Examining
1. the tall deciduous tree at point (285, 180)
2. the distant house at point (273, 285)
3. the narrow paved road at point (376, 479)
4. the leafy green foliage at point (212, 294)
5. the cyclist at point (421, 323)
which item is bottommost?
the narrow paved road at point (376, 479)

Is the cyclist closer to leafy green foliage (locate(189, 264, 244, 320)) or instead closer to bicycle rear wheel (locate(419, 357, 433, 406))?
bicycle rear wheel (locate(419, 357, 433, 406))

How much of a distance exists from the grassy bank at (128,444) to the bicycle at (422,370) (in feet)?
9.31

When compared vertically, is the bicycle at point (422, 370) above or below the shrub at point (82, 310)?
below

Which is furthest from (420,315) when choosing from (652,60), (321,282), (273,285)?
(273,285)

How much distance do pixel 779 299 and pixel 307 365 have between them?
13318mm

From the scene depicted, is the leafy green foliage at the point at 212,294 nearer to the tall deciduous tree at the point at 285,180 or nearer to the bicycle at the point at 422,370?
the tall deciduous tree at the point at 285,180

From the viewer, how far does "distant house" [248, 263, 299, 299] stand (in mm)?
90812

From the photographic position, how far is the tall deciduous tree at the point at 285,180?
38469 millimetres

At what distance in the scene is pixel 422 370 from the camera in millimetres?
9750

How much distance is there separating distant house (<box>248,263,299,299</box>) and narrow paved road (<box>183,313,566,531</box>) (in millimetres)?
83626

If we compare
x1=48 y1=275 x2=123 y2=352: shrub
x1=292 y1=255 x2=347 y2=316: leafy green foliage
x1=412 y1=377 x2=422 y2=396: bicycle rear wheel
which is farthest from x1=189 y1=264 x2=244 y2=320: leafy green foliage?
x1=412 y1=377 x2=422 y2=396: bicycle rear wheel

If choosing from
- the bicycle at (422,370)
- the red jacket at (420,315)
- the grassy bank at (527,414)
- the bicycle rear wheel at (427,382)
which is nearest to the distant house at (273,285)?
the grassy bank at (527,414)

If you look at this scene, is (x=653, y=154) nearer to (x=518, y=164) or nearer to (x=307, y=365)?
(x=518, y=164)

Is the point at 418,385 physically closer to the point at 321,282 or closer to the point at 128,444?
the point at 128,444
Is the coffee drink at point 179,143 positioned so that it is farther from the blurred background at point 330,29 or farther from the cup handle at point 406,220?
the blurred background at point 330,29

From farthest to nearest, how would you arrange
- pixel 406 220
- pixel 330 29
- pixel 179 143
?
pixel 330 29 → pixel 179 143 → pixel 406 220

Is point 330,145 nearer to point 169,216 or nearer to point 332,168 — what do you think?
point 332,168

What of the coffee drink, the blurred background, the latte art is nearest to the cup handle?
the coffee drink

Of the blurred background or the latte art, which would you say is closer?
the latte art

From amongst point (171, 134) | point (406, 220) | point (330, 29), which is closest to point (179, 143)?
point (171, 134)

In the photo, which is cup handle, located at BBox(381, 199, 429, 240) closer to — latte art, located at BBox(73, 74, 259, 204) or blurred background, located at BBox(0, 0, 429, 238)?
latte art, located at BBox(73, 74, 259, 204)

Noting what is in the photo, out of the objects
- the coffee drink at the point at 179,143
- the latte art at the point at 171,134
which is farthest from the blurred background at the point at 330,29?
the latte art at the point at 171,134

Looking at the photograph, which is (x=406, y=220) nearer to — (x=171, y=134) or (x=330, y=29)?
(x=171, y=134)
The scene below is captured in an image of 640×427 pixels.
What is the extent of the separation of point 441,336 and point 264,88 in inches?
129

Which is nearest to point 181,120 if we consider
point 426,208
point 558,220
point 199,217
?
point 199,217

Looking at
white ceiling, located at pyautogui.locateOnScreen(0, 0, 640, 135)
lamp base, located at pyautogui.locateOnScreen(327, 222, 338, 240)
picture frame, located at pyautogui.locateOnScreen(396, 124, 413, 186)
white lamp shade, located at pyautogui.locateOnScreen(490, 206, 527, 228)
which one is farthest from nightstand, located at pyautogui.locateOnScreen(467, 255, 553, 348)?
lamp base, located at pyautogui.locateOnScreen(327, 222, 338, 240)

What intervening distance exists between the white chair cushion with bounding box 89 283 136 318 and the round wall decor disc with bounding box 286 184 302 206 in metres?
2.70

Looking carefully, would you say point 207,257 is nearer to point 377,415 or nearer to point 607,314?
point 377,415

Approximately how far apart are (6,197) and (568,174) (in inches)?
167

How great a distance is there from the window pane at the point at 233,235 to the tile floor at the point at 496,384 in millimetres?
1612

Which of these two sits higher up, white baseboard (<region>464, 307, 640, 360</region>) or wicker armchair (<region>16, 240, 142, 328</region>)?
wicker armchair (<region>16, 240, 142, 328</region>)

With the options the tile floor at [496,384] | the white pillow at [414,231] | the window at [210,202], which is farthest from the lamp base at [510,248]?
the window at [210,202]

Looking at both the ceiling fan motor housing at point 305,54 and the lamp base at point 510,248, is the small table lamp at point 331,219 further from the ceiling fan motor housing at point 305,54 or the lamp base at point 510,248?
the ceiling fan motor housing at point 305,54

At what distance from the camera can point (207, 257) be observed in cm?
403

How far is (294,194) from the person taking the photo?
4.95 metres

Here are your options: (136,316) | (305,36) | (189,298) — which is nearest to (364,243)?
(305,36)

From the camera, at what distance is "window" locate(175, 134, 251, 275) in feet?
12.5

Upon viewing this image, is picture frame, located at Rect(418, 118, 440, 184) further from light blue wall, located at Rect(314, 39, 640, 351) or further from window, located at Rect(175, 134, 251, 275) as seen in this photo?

● ● ● ● ● ● ●

■ **Short exercise**
From the line containing "With the options" through the closing line of the material above, return every line exactly and omit all others.

■ **Task answer**
With the options the tile floor at [496,384] | the white pillow at [414,231] | the window at [210,202], which is farthest from the lamp base at [510,248]?
the window at [210,202]

Looking at both the ceiling fan motor housing at point 305,54 and the lamp base at point 510,248, is the small table lamp at point 331,219 further from the ceiling fan motor housing at point 305,54 or the lamp base at point 510,248?
the ceiling fan motor housing at point 305,54

At what distance from the camera can point (207, 257) be observed in cm?
403

How far is (294,194) from the person taking the photo?
4.95 metres

Here are your options: (136,316) | (305,36) | (189,298) — which is nearest to (364,243)?
(305,36)

From the camera, at what distance is "window" locate(175, 134, 251, 275) in feet?
12.5

Upon viewing this image, is picture frame, located at Rect(418, 118, 440, 184) further from light blue wall, located at Rect(314, 39, 640, 351) or further from window, located at Rect(175, 134, 251, 275) as seen in this photo?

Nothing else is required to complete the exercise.